DATA TO PROCESS:
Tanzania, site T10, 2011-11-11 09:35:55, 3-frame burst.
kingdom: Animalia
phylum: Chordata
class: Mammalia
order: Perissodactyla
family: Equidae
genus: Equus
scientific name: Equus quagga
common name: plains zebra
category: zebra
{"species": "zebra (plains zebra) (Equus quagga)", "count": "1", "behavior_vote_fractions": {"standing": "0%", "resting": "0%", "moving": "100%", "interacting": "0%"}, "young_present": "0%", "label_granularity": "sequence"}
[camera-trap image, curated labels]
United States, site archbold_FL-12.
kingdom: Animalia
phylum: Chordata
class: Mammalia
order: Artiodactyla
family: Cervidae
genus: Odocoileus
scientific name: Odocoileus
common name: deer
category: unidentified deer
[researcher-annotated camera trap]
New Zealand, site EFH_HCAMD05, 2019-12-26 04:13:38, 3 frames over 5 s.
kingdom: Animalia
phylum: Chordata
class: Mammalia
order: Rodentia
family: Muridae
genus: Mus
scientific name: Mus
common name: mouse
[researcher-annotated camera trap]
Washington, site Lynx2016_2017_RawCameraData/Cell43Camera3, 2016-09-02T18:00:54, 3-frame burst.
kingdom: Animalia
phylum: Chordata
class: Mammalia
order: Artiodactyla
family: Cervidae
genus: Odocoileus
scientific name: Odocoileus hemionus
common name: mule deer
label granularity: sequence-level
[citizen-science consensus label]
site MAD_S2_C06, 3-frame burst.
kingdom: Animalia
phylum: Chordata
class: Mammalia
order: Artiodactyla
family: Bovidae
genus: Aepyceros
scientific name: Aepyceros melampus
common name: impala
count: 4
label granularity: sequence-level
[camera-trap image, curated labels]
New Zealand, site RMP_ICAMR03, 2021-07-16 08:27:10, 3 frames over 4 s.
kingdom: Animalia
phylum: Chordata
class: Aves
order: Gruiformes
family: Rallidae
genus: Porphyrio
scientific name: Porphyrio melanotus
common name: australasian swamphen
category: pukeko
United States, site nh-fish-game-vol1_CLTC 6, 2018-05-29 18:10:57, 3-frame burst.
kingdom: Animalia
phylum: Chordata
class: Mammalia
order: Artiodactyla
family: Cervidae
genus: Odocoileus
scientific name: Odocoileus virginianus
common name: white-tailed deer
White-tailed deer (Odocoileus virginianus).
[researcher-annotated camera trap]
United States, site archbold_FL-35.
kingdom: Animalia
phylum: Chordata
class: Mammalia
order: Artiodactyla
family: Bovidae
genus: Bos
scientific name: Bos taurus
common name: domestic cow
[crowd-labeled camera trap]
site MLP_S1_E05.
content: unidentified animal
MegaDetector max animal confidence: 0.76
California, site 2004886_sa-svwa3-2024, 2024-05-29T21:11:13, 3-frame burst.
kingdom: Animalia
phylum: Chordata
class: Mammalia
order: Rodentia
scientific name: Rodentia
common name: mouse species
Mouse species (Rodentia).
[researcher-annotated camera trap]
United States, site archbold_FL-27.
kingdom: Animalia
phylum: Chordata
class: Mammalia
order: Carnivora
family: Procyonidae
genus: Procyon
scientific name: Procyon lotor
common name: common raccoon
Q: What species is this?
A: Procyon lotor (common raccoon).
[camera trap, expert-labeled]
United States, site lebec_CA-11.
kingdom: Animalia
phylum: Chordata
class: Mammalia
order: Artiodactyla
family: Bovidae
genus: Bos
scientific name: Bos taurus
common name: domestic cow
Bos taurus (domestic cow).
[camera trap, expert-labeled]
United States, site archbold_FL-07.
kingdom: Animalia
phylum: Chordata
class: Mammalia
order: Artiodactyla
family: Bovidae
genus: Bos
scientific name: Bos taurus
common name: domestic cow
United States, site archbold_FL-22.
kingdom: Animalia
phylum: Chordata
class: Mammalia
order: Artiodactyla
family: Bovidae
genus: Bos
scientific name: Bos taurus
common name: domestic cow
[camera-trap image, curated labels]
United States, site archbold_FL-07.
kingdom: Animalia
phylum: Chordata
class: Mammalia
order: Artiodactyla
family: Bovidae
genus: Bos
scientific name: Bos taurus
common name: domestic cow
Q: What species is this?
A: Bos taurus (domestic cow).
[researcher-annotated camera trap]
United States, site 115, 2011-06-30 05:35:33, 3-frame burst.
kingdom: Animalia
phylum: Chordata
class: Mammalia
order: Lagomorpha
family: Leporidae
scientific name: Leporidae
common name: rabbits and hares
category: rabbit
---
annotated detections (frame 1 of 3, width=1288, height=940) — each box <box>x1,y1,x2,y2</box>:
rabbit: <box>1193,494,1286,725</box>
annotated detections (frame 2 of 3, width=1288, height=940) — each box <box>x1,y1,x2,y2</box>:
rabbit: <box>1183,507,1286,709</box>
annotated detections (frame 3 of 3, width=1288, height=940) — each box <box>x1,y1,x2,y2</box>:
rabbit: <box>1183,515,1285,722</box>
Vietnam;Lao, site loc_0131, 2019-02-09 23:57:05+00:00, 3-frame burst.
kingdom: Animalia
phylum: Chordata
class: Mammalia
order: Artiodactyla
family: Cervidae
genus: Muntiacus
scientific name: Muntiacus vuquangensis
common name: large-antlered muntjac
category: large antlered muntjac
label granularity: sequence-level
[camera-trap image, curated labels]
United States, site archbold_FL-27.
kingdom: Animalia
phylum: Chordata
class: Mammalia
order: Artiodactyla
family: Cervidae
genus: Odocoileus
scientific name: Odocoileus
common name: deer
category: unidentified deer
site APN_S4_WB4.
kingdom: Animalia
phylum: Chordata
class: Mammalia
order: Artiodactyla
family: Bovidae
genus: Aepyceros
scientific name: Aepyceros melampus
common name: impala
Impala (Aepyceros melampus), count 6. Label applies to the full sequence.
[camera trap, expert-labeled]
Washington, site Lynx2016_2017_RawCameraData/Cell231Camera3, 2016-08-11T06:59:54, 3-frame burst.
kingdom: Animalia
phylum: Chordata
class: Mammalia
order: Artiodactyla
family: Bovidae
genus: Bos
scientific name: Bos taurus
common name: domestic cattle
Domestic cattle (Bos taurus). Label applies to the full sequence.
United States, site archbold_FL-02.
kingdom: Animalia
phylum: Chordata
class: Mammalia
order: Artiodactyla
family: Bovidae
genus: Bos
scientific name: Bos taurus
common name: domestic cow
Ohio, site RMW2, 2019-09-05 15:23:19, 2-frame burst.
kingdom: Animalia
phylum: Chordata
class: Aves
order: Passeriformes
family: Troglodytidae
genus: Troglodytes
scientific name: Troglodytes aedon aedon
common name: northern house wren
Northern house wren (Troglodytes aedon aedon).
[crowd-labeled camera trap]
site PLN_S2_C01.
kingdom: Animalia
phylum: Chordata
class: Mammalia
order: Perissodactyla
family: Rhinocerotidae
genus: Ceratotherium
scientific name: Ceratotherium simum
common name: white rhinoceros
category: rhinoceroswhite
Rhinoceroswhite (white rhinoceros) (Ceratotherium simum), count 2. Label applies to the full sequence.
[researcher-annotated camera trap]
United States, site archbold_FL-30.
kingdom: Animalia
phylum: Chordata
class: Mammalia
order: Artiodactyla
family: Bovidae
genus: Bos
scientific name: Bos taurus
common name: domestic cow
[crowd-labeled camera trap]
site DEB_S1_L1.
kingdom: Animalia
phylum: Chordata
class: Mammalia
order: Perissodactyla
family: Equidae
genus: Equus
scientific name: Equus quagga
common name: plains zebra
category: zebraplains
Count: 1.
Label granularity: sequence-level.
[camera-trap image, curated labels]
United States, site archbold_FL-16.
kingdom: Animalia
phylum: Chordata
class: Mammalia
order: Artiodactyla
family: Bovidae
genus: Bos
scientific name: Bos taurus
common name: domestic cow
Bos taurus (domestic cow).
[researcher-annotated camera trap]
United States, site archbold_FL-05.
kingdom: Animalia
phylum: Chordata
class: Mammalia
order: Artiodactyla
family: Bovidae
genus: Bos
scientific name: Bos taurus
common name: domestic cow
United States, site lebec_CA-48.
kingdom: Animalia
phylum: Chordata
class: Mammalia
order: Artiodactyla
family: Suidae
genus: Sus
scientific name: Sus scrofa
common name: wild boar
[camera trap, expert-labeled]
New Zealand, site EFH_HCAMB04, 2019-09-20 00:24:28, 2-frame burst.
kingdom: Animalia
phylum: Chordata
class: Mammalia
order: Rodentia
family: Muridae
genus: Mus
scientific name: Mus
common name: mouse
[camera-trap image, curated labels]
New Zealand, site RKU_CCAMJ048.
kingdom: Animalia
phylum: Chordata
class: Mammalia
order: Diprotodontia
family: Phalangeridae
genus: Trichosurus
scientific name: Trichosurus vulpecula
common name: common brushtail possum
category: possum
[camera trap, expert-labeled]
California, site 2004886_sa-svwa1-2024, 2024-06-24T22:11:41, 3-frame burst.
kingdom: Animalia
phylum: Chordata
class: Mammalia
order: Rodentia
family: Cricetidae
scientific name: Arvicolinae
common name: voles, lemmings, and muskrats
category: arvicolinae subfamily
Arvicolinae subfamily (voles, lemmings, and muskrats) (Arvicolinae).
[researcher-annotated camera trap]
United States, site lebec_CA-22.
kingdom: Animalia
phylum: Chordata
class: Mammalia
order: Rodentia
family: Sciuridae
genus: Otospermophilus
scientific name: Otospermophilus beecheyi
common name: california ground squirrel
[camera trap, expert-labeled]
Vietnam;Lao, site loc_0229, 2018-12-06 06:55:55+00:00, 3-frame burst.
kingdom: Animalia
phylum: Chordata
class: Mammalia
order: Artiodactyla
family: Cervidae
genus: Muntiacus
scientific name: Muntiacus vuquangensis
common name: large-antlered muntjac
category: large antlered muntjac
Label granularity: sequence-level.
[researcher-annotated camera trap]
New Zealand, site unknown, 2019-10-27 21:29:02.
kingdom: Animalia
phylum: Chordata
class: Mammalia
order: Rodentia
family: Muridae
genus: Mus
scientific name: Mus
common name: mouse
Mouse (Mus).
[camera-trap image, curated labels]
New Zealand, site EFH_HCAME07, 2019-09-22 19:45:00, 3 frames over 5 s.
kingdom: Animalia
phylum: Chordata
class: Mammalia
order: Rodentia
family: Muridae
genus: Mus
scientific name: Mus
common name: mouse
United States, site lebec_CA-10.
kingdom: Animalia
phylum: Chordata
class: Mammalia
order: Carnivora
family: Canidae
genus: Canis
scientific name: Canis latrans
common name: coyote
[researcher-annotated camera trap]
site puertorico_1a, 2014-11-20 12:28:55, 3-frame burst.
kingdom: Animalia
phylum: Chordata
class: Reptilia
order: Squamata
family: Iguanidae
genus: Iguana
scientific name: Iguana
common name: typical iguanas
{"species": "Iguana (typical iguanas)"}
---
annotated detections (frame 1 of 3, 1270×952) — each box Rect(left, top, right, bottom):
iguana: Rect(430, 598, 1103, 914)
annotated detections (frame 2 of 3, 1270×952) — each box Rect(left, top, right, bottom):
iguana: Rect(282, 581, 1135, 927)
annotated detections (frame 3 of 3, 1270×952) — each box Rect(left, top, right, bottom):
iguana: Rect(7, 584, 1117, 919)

ASSIGNED TASK: Find each line in the data above with the word "over", then copy it.

EXPECTED ANSWER:
New Zealand, site EFH_HCAMD05, 2019-12-26 04:13:38, 3 frames over 5 s.
New Zealand, site RMP_ICAMR03, 2021-07-16 08:27:10, 3 frames over 4 s.
New Zealand, site EFH_HCAME07, 2019-09-22 19:45:00, 3 frames over 5 s.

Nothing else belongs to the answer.